Has intentado organizar un grupo cristiano recientemente? Si así lo has hecho, estarás de acuerdo que es muy difícil. Hay fuerzas espirituales que nos pararán o estorbarán, o al menos para cambiar nuestros planes.

Los evangelios registrados en la vida de Jesús, pueden ayudarnos.

Jesús tuvo algunos seguidores, los cuales decidieron un día alabarlo cuando El iba a Jerusalen. El iba sobre un asno, y la gente esparcía sus ropas en la tierra para hacer un camino mas placentero para el asno, ellos ondeaban ramas de palmeras. (Juan 12:13) y gritaban "Bendito el que viene en el nombre del Señor." (Lucas 19:38)

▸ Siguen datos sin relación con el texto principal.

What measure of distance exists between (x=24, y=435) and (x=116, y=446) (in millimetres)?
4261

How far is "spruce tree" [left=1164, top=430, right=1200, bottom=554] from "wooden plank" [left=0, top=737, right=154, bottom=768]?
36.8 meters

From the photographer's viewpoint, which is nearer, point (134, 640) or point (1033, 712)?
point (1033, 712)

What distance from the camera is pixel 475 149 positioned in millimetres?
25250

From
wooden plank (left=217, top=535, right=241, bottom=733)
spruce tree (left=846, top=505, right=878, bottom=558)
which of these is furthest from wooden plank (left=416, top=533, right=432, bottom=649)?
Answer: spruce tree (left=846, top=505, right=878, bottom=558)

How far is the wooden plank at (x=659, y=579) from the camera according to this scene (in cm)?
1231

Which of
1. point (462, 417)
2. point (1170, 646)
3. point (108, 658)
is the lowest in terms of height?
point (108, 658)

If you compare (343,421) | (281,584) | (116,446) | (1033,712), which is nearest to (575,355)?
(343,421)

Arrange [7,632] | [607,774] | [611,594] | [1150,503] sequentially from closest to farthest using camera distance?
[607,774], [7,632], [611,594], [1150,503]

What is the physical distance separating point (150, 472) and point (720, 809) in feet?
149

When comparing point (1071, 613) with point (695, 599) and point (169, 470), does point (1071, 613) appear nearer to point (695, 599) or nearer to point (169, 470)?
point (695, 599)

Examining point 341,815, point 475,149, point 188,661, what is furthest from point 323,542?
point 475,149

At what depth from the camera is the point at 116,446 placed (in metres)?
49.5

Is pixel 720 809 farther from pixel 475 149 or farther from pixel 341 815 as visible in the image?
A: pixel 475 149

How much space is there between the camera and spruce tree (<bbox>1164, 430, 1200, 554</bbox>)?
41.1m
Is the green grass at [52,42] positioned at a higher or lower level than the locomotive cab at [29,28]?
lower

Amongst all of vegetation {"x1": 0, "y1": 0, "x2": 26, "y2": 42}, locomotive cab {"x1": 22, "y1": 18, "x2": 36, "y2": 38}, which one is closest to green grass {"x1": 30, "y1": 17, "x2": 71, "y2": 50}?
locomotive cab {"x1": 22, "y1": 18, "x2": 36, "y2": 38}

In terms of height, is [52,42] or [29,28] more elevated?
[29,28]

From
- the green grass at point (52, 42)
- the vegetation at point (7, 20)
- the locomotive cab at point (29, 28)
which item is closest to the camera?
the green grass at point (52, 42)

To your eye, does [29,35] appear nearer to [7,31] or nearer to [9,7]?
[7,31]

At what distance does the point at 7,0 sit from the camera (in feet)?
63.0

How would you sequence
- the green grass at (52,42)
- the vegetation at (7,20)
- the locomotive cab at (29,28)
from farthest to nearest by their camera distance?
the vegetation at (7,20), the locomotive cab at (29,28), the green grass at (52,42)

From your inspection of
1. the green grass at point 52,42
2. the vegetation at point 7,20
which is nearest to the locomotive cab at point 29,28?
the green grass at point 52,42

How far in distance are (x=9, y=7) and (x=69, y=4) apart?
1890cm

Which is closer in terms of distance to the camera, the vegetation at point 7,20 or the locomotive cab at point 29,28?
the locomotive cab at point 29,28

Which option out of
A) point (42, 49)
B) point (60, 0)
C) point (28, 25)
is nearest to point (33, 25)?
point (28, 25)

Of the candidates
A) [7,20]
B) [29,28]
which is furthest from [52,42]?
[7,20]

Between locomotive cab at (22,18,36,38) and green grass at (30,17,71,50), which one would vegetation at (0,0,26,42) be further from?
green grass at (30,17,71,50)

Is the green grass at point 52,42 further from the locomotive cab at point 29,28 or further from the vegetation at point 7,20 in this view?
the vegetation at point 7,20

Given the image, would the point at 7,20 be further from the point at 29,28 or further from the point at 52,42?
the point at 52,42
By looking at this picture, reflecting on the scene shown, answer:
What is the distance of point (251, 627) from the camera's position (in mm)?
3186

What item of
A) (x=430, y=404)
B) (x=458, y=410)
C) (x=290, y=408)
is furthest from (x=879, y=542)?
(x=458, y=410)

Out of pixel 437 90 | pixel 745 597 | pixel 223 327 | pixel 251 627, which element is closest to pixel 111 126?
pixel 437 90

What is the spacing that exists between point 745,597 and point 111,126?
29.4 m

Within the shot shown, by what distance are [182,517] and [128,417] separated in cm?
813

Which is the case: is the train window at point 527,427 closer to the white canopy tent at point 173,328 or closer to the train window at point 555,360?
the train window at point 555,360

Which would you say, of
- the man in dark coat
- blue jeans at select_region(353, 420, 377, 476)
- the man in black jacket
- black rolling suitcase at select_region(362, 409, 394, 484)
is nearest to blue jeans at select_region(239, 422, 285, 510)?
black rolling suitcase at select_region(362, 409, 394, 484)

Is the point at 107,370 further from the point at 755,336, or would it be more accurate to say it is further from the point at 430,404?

Cuando Jesús llegó a Jerusalen, El fué al templo y echó fuero a los que estaban comprando y vendiendo palomas para el sacrificio. Volcó las mesas y sillas de los cambistas. El dijo "Mi casa, casa de oración será llamada; mas vosotros la habéis hecho cueva de ladrones; y vinieron a El en el templo ciegos y cojos y los sanó." (Mateo 21: 13:14)

Podemos aprender mucho de este acontecimiento. Cuando tomamos la decisión de hacer un trabajo para Jesús. La gente nos alaba, pero después nos encontramos con la oposición, aún de nuestros bien intencionados amigos. Sin tomar en cuenta si recibimos alabanza u oposición, nosotros debemos hacer lo que Jesús hizo, El escogió complacer a Dios y no a los hombres. El limpió el templo de influencias mundanas diciendo: Mi casa, casa de oración será.

Si queremos que nuestro trabajo o iglesia sea uno donde el trabajo de Jesús siga, debemos dejar ideas y valores hechos por hombres. La iglesia de Jesucristo no se debe comprometer con el mundo. Entonces exactamente como Jesús reconoció que debía ser un lugar de oración, asi nosotros debemos asegurarnos que el grupo o la iglesia que estamos organizando, esté fundada en la oración. Si es así; también nosotros vamos a poder hacer el mismo trabajo que hizo Jesús; aún sanar a ciegos y cojos.

Hay un curso que debemos seguir si deseamos un trabajo cristiano. Primero debemos alabarlo a El como hizo la gente en su camino hacia Jerusalen. Debemos alabarlo porque el es Rey, no porque queremos algo de El. Después de la alabanza , nos ocupamos en derrumbar al enemigo como lo hizo Jesús en el templo y como Jeremías lo hizo cuando él reconstruyó los muros del templo, cargando la espada en una mano y la pala en la otra. (Nehemías 4:17-18) Pero la espada que nosotros usamos es "la espada del Espíritu." ) Efesios 6:17)

Aunque usualmente el enemigo viene a nosotros a través de otras personas, debemos recordar que el enemigo real no son las personas, pero si los poderes de las tinieblas, los cuales no quieren que el trabajo de Dios prospere.

Si somos fieles en nuestras oraciones, entonces nuestra iglesia se convertirá en una de sanación como lo fué el templo de Jesús limpiado. Milagros, señales y maravillas abundarán si estamos verdaderamente echando al enemigo y arrepintiéndonos de nuestros pecados cuando llevamos a cabo las reuniones de oración.

La iglesia de los últimos tiempos debe llegar a ser una casa de oración, si esperamos ver realizados milagros mayores.